Thomas lost his decisiveness, unfortunately, as soon as he struck the flowing sidewalk crowd. Swazey was hard on his heels, and in the best of spirits.
"Let's try the Prince Harold Hotel," he suggested. "An interesting place. You know it, of course?"
He wanted to walk along à l'Arabe but Thomas compromised by letting him take him arm in a jolly-old-boy fashion.
"You know, Thomas, I am a creature of darkness."
He talked of the Chote School, of Amherst, and of his long career line leading from one academic cloister to another. Even during the war he had taught cadets how to tie knots and otherwise prepare themselves for the sea. ("No doubt by putting his arms around them to demonstrate the knot," was Thomas' malicious guess.)
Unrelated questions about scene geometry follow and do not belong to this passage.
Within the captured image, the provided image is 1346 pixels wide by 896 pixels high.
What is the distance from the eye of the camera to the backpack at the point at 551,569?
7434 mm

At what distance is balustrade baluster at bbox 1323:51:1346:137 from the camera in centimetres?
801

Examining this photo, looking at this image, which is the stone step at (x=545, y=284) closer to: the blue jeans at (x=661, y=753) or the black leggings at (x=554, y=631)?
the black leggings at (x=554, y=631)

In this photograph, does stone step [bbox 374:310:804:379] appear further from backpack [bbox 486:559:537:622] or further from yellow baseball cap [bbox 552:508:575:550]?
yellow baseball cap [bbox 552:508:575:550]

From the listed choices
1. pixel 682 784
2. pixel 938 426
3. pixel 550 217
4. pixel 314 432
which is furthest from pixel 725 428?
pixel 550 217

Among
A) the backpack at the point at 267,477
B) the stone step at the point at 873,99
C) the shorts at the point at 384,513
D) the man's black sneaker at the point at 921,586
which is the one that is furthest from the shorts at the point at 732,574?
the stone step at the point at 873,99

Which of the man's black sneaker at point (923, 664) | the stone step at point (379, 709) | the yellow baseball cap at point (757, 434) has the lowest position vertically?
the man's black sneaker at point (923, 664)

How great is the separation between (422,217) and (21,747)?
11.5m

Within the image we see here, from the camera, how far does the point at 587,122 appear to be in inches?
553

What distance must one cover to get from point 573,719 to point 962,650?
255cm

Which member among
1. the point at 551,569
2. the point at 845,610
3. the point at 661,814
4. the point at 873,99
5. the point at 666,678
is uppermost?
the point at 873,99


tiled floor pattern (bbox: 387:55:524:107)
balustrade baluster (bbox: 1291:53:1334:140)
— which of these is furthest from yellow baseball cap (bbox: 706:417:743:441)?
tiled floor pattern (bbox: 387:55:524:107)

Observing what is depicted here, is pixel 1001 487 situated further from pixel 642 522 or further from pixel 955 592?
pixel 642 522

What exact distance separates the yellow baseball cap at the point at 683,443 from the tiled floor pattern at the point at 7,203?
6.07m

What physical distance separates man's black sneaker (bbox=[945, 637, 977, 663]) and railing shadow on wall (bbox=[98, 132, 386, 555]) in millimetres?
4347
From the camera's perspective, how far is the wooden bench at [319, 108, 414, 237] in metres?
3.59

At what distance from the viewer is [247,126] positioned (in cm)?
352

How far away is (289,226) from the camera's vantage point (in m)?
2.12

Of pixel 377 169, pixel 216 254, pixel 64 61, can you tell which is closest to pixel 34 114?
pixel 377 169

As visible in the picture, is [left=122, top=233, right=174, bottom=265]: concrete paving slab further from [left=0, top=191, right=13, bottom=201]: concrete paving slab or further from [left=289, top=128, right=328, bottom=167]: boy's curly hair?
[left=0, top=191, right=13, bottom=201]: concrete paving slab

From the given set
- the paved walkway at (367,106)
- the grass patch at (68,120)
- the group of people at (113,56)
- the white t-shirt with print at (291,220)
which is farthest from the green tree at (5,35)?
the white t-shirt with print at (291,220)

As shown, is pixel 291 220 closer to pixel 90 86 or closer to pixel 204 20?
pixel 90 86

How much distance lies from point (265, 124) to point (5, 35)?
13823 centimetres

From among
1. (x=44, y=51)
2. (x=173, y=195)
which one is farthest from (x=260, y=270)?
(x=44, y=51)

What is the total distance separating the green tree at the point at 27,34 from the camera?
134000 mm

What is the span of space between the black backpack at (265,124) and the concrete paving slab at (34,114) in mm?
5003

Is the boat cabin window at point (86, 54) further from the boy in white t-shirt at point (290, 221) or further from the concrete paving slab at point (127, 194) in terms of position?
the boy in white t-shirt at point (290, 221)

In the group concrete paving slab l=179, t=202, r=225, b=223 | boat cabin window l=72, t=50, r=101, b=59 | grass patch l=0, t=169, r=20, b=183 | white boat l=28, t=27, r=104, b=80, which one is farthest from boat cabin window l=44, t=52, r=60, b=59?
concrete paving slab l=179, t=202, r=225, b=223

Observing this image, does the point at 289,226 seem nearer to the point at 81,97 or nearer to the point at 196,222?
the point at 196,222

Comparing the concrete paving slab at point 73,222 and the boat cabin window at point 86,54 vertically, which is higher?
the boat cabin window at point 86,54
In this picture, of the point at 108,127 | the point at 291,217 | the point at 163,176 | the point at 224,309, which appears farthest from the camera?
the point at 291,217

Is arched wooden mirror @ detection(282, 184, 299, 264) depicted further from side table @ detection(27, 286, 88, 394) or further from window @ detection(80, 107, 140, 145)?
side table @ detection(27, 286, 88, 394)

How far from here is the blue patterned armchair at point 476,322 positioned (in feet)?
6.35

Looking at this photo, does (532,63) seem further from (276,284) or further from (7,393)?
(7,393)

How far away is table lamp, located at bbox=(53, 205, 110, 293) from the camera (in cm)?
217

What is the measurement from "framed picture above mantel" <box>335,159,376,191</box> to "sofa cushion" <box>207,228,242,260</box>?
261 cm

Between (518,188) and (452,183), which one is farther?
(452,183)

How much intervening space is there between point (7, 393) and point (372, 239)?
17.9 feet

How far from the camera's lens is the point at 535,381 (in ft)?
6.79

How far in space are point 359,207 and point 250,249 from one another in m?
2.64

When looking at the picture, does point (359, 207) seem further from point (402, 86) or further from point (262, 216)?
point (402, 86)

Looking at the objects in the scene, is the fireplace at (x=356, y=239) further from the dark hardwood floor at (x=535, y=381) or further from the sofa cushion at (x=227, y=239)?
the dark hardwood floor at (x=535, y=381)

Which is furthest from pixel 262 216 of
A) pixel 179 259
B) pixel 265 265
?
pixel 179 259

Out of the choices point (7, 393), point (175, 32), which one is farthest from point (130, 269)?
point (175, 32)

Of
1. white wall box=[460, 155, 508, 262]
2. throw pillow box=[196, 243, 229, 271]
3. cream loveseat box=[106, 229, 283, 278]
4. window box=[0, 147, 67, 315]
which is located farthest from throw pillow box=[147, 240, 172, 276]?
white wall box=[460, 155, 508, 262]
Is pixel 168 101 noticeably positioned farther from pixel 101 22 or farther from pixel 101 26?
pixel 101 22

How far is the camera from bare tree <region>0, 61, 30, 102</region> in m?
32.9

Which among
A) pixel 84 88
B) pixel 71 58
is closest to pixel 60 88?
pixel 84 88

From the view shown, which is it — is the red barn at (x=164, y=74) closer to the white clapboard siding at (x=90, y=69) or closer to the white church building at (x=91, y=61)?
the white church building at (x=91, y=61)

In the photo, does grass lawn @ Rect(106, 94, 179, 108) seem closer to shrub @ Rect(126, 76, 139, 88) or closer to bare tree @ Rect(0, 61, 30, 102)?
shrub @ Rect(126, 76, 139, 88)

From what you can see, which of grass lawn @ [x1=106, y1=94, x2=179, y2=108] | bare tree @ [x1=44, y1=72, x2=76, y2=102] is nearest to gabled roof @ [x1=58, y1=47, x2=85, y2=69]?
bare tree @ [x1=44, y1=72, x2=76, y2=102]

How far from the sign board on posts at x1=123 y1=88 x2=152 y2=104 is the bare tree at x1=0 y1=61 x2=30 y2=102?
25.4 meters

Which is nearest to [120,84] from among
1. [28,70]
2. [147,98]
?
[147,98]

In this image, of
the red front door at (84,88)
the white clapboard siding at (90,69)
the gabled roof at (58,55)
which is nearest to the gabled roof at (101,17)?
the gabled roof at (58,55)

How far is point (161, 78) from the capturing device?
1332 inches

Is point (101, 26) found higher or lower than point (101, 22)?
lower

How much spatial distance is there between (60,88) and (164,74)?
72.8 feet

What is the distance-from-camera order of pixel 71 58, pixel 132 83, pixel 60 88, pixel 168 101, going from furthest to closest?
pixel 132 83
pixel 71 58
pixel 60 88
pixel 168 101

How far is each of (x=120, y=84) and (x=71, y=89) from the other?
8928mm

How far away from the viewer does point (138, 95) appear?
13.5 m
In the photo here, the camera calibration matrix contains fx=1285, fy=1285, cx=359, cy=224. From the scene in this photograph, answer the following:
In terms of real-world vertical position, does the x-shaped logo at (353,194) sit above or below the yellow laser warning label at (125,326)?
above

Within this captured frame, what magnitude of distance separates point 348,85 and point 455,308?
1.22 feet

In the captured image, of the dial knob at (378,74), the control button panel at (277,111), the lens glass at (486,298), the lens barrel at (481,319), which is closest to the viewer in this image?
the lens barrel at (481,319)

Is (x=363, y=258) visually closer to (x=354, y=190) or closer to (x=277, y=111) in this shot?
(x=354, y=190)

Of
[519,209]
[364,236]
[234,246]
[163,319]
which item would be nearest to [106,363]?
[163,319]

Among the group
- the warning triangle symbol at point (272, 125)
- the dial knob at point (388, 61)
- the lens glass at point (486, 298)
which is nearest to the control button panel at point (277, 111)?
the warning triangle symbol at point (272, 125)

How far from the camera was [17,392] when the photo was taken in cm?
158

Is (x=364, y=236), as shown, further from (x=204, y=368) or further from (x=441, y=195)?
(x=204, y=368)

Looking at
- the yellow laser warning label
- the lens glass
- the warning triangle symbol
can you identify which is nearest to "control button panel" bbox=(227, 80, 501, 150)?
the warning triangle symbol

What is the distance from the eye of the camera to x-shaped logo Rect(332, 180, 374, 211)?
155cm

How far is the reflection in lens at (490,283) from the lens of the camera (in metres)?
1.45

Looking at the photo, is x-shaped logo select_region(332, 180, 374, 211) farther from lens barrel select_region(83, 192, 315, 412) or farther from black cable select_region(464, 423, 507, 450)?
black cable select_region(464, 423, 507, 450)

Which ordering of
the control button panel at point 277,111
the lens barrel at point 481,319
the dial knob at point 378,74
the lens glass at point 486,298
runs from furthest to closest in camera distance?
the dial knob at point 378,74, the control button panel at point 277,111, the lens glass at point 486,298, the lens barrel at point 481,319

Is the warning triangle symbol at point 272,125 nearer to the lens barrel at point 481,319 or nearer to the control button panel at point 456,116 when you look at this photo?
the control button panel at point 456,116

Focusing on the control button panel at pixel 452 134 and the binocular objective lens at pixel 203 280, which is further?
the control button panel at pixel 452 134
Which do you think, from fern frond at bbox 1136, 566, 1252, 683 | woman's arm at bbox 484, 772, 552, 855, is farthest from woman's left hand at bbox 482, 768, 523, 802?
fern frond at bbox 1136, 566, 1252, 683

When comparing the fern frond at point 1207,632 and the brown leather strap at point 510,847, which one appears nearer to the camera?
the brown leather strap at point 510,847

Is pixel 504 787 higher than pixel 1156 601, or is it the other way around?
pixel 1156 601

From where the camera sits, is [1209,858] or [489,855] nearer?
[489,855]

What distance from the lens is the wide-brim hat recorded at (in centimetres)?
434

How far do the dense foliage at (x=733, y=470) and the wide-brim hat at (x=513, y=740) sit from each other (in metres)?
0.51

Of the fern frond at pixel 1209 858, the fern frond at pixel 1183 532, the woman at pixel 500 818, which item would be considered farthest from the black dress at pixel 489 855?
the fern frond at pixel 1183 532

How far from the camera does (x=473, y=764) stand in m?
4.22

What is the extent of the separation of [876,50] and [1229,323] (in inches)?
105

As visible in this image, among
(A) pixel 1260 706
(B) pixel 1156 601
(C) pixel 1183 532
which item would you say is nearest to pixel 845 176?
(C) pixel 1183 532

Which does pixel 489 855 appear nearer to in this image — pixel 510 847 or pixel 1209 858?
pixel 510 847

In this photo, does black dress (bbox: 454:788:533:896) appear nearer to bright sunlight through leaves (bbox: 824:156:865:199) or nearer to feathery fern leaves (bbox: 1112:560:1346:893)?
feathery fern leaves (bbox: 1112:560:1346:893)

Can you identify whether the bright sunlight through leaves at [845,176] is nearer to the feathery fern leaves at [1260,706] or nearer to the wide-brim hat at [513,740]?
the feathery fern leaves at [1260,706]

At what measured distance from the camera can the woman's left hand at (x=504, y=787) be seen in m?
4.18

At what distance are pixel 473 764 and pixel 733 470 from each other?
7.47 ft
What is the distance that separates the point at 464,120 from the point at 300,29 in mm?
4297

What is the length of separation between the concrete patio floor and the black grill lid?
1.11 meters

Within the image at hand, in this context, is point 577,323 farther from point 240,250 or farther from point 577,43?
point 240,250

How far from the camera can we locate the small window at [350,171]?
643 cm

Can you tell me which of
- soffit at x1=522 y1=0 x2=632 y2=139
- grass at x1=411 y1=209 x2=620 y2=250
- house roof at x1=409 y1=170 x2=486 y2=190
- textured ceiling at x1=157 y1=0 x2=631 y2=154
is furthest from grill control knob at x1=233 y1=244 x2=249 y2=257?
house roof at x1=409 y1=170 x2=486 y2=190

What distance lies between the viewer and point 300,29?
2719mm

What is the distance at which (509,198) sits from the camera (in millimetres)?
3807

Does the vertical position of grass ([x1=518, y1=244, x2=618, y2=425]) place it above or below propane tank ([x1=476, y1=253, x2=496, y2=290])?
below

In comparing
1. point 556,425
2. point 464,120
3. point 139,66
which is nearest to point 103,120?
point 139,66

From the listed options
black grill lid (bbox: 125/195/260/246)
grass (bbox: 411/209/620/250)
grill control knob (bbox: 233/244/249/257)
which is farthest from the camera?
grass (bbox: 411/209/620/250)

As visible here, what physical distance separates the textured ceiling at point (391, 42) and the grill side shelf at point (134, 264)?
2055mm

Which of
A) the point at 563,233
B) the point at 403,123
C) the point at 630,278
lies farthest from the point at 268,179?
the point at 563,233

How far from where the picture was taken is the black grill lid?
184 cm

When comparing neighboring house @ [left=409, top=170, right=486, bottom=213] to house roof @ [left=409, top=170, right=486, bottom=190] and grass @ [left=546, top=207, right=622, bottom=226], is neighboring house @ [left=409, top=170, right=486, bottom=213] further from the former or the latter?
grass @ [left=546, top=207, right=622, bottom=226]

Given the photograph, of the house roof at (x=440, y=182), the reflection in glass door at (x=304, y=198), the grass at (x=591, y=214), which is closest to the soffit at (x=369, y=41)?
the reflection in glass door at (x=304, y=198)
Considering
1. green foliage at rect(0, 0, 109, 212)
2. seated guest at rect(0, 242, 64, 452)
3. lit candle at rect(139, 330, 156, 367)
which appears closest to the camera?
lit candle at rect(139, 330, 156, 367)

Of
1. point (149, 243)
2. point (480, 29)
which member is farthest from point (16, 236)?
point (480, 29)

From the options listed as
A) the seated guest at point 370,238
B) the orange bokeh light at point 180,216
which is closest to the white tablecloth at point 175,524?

His father had taught at Grinnell. ("Tammie, you are from Iowa.")
Father was beastly: ("All good Iowans end up in New York.") (End up means good?)
Corn and hogs, no place for delicate little Swazey. ( His delicate spirit had certainly consumed enormous amounts of corn and hog. )
He was a main wheel of the English Department, "Why don't you write something, Tammie." (I detest the name "Tammie".)
"You've been an Associate Professor for twelve years, and you are not in the regular Department despite your tenure. We could take you in and promote you. No more of that drivel of the American Civilization courses. Real courses, the kind that you can sink your teeth into - poetic criticism, literary metaphor." (Tell me more, Santa Claus.)
"Yes," said Thomas, "All the courses that would make the students never write like me, no, I mean not able to write like me, no, like me, unable to write.' (why can't I write? He began to write his Opus 100 in his mind: "Life with Swazey, life without mercy, sway wiz ze life…Swazey lived a plain life, a life of the plains, that is.. He skimmed the Iowa surfaces, where he was born, and never dug below them. From the age of one to two he hated his father, and was spanked for it and never loved or hated thereafter to the extent that anyone, including himself, might tell, but only tickled and titillated and barbed and needled, and tiptoed atop the seas of human anguish until he died in a waxen figure so smooth that embalming merely gilded the funeral lily."" End of Opus 100. "Life of a typical professor and I am another." He wished he might step on shit again. It was the only thing that could make him angry.)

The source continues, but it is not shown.